My flight arrived into Dublin four hours ago. Within ten minutes of collecting my baggage from the turnstile, one of my Irish friends called to say welcome back. Although I wasn’t sure myself that I had been in Ireland long enough last semester or done anything prominent enough to warrant a ‘welcome back’ rather than just a ‘welcome’, it put a smile on my face to know that I was ‘back’ in the place that is my newest home.
While back in North Carolina for the holidays, I recognized the moment when I started to miss Ireland. I was visiting some friends at an annual reunion we hold just after New Years. As I do every year, I sat down with my friend’s father, the well-read doctor who has an obsession for Irish literature, for our annual talk about everything that is going on in the world. Last year I sat listening to the many reasons why he dove nightly into the text of Joyce and Beckett and Heaney, trying to develop an appreciation for his love of these often incomprehensible writers. After offering my skepticism by reciting the difficulties that my friends have had when struggling to understand these authors, I blindly copied down his suggestions for help guides when reading these works, wondering if I would ever use his advice. Yet this year as we sat down, I excitedly dove into the reasons why Joyce was fascinating me and keeping me up at night. I admitted how his plots often don’t seem to move quickly, sometimes not moving at all, yet the racy diction and the digression of the author’s mind through any and every topic has kept me enthralled. As I left the reunion the next day, I realized that I had come to love Irish literature; yet more importantly, I realized that reading these works reminded me of my own life in Dublin—that I missed my own stories of wondering around the city with friends, passing by the same streets and statues that Joyce and company passed by during their time in the city.
One of my more interesting tasks last semester was teaching a soil and groundwater laboratory to first year students here at Trinity. At first I was a bit concerned because the students were not very talkative in class. None of them would ask questions and not many would respond to any of the questions that I posed them. As I tried harder to break the ice with each new group of students, I chalked up my defeat to cultural differences in student behavior. Although Irish students are much less accustomed to classroom discussion than American students, a fellow postgraduate finally pointed out what my real problem was: I spoke a bit too fast in my cross of a southern and northern American accent for them to catch all of the words that I was saying. I guess after all the problem was cultural differences.
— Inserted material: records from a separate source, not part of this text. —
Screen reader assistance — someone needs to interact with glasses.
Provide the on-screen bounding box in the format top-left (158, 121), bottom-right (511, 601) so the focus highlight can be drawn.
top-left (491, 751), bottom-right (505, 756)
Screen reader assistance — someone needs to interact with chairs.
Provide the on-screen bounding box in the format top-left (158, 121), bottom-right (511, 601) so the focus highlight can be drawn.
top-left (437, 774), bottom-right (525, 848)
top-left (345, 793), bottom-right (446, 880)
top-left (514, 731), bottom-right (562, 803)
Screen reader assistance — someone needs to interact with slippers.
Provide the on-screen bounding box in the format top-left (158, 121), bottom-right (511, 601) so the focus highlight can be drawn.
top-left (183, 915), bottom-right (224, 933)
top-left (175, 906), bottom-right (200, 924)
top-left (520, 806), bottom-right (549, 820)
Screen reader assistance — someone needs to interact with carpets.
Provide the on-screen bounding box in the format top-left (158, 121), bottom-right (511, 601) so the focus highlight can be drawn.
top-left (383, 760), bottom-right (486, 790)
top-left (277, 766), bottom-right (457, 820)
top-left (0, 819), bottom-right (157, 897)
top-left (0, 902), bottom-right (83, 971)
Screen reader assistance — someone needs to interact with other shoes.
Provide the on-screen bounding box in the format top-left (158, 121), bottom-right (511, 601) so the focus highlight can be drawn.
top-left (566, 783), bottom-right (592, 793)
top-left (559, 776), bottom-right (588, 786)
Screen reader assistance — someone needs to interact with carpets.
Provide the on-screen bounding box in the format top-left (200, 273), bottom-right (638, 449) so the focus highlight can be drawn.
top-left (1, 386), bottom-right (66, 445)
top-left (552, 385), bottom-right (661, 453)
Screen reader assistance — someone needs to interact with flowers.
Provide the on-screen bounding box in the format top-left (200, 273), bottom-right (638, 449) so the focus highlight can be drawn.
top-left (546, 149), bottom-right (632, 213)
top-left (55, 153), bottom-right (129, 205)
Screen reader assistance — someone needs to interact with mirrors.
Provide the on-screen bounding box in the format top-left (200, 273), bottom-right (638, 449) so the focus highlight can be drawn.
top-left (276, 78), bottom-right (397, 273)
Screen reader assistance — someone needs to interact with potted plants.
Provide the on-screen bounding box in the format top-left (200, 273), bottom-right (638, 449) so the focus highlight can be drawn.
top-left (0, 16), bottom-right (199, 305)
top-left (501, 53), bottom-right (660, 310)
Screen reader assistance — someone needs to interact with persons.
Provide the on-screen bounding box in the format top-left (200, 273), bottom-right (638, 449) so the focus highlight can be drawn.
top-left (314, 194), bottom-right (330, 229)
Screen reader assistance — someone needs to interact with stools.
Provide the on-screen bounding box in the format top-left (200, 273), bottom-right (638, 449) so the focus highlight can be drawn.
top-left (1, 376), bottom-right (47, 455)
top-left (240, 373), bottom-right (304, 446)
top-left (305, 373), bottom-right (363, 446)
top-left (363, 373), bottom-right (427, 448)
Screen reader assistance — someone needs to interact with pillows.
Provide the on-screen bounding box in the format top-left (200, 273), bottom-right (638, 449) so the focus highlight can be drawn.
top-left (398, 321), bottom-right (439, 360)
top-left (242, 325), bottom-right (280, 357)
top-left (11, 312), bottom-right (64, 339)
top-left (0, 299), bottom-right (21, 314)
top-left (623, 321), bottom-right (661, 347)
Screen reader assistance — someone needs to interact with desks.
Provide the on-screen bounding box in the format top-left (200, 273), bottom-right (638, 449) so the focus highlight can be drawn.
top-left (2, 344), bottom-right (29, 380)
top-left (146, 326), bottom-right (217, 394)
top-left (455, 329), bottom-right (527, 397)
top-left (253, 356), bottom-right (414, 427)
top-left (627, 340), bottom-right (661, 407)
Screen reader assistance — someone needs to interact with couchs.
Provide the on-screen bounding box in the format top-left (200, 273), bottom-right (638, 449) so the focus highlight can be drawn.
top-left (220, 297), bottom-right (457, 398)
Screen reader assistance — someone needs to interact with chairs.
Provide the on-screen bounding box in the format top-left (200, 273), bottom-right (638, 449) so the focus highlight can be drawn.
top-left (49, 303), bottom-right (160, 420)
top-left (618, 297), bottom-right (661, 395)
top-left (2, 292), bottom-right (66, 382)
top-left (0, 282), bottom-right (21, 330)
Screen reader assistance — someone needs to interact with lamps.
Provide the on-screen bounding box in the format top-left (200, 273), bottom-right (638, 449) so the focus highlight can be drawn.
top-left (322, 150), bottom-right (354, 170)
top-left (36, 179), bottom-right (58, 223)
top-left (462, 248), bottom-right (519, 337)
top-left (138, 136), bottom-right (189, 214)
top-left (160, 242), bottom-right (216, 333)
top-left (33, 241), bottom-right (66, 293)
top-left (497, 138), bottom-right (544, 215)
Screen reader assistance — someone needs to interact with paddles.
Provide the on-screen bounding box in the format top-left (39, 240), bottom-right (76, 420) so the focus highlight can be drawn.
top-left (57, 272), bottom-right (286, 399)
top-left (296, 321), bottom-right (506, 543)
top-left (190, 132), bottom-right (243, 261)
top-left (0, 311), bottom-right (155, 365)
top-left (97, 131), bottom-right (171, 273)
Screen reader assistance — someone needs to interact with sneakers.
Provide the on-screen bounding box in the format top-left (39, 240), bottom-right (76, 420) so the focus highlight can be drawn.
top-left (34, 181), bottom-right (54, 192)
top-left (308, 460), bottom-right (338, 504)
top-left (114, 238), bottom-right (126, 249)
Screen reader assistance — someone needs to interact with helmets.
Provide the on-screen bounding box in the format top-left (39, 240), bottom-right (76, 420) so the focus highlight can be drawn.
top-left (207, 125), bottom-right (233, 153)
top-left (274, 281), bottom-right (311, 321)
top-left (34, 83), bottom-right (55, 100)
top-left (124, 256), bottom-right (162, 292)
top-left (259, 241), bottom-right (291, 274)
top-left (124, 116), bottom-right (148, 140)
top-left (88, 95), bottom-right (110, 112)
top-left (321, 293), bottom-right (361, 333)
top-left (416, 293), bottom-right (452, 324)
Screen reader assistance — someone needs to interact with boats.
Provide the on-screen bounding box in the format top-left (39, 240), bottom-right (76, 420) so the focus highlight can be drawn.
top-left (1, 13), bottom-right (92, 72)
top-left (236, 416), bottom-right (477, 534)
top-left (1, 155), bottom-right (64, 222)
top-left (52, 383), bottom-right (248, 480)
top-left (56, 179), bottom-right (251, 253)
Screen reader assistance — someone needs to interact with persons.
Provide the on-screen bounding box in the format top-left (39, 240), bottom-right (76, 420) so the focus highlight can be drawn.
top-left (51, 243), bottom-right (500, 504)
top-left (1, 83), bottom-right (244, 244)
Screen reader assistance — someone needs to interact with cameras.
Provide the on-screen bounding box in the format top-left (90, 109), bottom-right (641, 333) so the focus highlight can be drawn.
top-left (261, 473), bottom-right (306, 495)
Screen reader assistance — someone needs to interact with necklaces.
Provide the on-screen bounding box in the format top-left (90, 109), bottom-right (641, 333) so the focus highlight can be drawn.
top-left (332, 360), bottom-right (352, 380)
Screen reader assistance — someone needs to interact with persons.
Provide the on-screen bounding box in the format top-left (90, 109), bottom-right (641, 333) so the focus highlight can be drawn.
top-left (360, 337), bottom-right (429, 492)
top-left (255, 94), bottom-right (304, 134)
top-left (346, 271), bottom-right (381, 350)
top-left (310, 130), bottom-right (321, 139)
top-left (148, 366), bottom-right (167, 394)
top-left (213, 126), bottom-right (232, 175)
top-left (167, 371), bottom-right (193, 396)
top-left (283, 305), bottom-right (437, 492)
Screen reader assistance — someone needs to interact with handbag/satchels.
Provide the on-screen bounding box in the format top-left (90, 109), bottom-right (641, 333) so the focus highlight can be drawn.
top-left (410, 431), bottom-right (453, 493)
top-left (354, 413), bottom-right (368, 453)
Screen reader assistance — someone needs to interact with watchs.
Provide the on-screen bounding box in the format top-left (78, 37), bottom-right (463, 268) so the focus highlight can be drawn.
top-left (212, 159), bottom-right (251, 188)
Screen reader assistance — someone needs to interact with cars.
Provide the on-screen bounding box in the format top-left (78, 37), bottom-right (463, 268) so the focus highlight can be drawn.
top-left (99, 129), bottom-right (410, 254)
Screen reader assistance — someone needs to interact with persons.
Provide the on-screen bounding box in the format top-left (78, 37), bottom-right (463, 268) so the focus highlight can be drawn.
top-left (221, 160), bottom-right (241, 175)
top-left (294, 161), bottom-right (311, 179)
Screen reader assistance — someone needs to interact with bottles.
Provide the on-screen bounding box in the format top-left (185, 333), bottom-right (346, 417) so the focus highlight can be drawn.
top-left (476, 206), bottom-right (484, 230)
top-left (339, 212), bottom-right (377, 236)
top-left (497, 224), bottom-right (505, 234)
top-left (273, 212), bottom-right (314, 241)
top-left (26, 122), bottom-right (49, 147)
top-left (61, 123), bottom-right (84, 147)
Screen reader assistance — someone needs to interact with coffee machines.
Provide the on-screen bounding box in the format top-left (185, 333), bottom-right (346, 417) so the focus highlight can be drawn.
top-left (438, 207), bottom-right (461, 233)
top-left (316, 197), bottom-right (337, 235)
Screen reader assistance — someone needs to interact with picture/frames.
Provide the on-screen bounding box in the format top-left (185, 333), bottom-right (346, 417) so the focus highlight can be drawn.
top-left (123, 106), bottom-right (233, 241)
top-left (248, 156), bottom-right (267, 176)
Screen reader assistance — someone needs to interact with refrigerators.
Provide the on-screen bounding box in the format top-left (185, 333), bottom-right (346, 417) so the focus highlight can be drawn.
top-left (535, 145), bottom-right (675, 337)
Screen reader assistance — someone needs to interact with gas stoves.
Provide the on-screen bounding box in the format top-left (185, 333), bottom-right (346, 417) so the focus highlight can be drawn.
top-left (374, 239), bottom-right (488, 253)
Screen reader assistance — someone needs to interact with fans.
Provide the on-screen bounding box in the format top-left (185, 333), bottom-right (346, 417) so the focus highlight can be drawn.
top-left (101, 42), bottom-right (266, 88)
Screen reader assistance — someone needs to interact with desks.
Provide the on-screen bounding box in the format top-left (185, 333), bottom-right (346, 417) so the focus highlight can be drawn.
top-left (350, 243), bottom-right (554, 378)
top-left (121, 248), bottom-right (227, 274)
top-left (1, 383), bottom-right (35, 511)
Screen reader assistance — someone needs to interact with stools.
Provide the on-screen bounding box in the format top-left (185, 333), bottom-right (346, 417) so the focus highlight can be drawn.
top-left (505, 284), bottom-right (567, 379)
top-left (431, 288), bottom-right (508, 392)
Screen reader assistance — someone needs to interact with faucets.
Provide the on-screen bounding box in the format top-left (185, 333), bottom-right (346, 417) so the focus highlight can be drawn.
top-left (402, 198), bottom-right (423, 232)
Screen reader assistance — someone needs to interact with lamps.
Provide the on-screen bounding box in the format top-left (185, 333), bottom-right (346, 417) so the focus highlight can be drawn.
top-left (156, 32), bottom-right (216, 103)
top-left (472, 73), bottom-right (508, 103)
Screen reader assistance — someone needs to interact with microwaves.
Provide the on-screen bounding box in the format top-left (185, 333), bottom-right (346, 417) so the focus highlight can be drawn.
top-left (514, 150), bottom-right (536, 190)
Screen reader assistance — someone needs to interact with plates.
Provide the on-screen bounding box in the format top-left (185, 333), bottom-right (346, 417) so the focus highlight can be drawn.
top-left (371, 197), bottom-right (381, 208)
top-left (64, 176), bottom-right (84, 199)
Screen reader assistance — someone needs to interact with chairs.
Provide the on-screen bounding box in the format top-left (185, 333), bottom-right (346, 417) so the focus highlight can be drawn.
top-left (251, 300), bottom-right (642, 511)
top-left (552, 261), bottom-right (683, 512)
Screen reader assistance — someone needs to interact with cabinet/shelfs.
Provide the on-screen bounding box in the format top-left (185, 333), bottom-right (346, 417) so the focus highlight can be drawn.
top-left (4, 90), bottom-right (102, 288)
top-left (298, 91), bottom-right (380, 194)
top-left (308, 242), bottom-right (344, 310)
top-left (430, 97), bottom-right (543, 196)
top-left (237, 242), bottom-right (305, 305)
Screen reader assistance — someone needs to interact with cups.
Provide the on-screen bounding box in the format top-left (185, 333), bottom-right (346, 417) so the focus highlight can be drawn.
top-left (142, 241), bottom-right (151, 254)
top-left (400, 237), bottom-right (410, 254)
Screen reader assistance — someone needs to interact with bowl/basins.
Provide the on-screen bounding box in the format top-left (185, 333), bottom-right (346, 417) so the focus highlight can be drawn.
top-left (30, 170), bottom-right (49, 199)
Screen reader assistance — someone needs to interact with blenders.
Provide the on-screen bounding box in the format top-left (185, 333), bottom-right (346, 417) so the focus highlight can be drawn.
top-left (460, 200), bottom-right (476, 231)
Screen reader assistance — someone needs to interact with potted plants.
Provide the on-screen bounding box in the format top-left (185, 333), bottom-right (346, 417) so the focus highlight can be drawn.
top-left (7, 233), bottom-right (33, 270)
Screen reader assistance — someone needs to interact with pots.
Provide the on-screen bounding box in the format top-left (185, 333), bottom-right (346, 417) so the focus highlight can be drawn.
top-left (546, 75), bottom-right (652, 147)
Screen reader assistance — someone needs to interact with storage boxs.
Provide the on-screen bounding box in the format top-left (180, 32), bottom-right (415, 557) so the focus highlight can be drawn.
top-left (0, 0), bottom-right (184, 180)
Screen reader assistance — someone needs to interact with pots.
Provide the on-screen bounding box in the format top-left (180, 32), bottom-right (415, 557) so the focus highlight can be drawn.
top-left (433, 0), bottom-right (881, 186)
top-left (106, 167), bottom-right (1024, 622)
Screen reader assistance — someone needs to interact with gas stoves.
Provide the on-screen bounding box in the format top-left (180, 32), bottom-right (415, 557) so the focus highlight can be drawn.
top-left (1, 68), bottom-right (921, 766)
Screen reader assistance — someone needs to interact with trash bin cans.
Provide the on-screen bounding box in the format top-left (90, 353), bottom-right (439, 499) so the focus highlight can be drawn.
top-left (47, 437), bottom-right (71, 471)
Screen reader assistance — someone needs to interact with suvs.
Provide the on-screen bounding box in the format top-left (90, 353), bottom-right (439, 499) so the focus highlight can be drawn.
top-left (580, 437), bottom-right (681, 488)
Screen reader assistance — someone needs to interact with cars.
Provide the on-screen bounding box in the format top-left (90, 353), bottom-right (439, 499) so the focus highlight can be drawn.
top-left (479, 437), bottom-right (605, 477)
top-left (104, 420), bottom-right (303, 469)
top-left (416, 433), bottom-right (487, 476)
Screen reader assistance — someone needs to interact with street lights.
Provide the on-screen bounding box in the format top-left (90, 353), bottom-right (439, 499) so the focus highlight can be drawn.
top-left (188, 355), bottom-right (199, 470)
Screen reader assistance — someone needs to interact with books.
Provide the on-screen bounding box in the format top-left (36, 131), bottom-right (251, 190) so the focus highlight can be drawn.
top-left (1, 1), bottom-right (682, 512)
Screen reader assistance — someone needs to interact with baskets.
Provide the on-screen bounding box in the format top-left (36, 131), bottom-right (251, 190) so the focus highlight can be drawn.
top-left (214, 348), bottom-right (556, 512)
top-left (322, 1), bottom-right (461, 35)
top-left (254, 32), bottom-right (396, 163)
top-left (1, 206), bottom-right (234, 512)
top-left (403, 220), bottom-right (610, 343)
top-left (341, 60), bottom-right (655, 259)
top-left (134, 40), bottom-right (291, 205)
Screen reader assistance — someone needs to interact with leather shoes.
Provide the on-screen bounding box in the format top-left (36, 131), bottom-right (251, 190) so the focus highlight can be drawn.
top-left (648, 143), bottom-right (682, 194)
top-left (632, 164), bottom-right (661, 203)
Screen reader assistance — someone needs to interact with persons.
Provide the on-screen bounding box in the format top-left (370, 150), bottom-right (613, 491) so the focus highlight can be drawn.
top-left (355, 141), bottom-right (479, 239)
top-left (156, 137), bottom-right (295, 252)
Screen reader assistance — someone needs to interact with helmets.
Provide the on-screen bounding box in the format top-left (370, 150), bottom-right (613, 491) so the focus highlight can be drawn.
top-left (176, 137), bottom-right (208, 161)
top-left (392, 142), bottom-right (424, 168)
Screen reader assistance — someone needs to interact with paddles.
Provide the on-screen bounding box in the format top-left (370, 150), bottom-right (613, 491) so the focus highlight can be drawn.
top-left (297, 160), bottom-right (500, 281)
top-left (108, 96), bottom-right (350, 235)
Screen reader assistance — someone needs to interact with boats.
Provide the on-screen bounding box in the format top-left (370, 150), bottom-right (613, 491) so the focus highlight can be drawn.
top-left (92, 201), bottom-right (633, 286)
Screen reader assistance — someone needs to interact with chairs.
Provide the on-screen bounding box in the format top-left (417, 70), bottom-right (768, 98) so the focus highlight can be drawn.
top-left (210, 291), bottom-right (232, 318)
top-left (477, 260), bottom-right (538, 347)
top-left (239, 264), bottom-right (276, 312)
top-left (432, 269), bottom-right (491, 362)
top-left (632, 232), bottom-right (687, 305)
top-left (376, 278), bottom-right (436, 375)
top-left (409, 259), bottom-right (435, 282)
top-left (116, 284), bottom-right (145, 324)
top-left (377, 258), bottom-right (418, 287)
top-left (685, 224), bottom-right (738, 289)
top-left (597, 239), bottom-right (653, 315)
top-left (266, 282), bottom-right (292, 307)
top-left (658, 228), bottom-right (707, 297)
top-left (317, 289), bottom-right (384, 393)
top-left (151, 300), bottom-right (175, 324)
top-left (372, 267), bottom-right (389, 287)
The end of my last semester was a busy time, highlighted by Dublin being taken over by the lights and cheerfulness of the Christmas season. I helped plan the postgraduate Christmas Party for my Engineering Department where both the students and staff unanimously agreed that my mix of country Christmas songs would never play on their island again. I had better success at my next party, where I reproduced exactly the homemade apple pie that my mom is famous for—except for the fact that it looked and tasted nothing like my mom’s. I intend to practice and be prepared for next year.
A few of the highlights of last semester included a week’s vacation in Rome; a week spent with Buckley, Kesav, and Cindy in sunny Barcelona timed perfectly to give us a hiatus from the cold winter of Ireland; and a wonderful Thanksgiving dinner at the home of the Lee’s—I never thought Thanksgiving away from my family could feel so much like home. And finally, to all my friends and family back home who were disappointed that I hadn’t picked up an Irish brogue yet, I promise that I will try my hardest over the next several months so as not to disappoint upon my next journey home.